Synopsis: Robert Miller (Richard Gere) is a suave and wealthy married 60-year-old who seems to have it all. But on the eve of selling his company “irregularities” in his books are uncovered. To add to his woes, a catastrophic accident  threatens to blow open the web of deceit that his life his become. With NYPD Det. Michael Bryer (Tim Roth) on his trail, it remains to be seen how much immunity money can buy.

Aside from a couple of plot holes, Arbitrage is a solidly entertaining film on many levels. Firstly it is smartly scripted by the director (making his debut feature) in a way that doesn’t allow financial jargon to overwhelm the human interest and narrative tension of the story.  It is elegantly shot but best of all it has a strong cast whose characters’ motivations are convincingly portrayed throughout.
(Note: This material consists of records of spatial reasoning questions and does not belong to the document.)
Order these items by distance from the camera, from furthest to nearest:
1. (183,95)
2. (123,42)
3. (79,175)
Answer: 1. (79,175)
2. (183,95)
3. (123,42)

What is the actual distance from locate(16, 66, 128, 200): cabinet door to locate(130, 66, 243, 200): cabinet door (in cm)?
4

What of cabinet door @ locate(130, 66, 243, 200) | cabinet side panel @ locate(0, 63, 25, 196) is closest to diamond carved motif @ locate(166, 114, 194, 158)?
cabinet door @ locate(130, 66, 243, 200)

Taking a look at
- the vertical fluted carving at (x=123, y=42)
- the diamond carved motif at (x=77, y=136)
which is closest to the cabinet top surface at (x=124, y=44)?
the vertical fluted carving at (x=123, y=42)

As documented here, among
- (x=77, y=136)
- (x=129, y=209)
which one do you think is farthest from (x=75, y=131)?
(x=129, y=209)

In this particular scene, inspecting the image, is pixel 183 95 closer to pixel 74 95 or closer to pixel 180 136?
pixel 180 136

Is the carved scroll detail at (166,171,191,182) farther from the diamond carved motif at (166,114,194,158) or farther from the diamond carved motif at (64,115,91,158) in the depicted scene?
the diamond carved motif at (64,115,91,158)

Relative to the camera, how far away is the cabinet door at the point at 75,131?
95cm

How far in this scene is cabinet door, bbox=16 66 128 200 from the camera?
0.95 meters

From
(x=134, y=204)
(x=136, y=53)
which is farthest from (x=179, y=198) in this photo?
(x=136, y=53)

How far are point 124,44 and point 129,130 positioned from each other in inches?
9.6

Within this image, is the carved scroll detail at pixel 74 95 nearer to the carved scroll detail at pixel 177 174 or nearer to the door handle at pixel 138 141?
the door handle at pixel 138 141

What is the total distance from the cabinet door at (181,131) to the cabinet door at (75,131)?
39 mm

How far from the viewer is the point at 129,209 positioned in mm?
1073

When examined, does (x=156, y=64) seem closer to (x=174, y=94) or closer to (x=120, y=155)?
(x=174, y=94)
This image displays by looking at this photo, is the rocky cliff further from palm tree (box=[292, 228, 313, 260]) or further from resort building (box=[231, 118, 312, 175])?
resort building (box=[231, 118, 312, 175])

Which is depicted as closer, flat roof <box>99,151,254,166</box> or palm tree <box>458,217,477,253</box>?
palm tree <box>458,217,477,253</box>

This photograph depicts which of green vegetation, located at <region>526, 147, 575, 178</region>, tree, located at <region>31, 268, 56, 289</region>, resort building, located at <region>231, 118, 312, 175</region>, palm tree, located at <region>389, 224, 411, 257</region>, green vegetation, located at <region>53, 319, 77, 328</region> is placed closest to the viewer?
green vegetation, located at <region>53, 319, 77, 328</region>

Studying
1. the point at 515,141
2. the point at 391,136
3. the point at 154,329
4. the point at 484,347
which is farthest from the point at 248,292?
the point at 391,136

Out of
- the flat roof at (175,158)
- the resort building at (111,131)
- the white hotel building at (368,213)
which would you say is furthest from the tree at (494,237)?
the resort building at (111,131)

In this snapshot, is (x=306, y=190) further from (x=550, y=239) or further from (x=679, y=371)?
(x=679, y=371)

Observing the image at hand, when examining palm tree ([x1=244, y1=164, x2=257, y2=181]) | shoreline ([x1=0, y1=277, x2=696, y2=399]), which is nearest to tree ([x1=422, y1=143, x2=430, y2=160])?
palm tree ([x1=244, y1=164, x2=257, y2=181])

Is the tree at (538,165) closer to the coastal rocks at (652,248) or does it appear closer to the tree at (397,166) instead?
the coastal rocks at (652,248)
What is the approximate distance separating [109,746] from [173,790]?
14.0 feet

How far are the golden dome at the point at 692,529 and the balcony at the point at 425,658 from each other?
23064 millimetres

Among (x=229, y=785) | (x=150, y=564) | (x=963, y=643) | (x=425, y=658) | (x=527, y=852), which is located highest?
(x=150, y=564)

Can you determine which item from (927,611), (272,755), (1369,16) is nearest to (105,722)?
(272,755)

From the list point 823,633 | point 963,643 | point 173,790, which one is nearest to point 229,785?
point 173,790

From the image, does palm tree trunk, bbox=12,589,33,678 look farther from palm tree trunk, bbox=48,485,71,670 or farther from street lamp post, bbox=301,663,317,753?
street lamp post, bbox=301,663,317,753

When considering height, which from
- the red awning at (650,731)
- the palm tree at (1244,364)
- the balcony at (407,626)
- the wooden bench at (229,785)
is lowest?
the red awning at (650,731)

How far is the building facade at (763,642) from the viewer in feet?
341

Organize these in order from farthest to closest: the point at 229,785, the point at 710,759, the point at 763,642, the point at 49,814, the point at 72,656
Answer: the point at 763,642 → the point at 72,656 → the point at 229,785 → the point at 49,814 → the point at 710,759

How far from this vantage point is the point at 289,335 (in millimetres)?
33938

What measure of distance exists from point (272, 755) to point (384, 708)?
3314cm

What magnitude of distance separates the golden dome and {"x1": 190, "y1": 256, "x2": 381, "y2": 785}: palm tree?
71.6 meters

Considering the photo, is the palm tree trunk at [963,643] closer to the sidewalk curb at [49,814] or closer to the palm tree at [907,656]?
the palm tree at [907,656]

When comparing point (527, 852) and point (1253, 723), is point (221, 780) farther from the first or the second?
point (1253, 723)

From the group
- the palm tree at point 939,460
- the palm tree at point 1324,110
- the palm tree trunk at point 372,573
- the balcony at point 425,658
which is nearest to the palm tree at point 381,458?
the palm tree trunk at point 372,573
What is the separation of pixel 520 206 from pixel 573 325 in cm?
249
When we first meet Robert he appears to be an ideal male – considerate, in control of his world and a real family man under the business suit. He heads home for his 60th birthday celebration and delivers a heartfelt speech to his extended family. Women in the audience may think, “Where do I find a guy like him?” But like all illusions this one is shattered as we progressively learn the extent of his duplicity, both on a personal level and in regard to fraudulent activities involving a failed investment. . 

As the plot thickens, tensions escalate from scene to scene.. To add to everyone’s woes, Det. Bryer is like a dog with a bone, perhaps harbouring some personal eat-the-rich grievance that inspires him to want to bring the seemingly untouchable billionaire to his knees.

Gere gives one of the best performances I’ve seen from him. He walks a fine line between Miller the paternalistic boss and caring husband and Miller the self-seeking hypocrite. It’s a joy to see British actor Roth back on the screen and after an extended run in the Lie To Me teleseries, his American persona and accent are note perfect. Brit Marling shines as the daughter who must discover some ugly truths about her adored father and find her own feet. Personal agendas are central to all the characters and even the slighted wife (Susan Sarandon) will play a trump card to get what she ultimately wants. In this world, where money rules, everyone is a user. But whether for good or bad is not entirely clear.

It is this ambiguity that distinguishes Arbitrage from recent films also dealing with corporate greed such as Wall Street: Money Never Sleeps (2010) and Margin Call (2011) and which makes it a much more personal affair.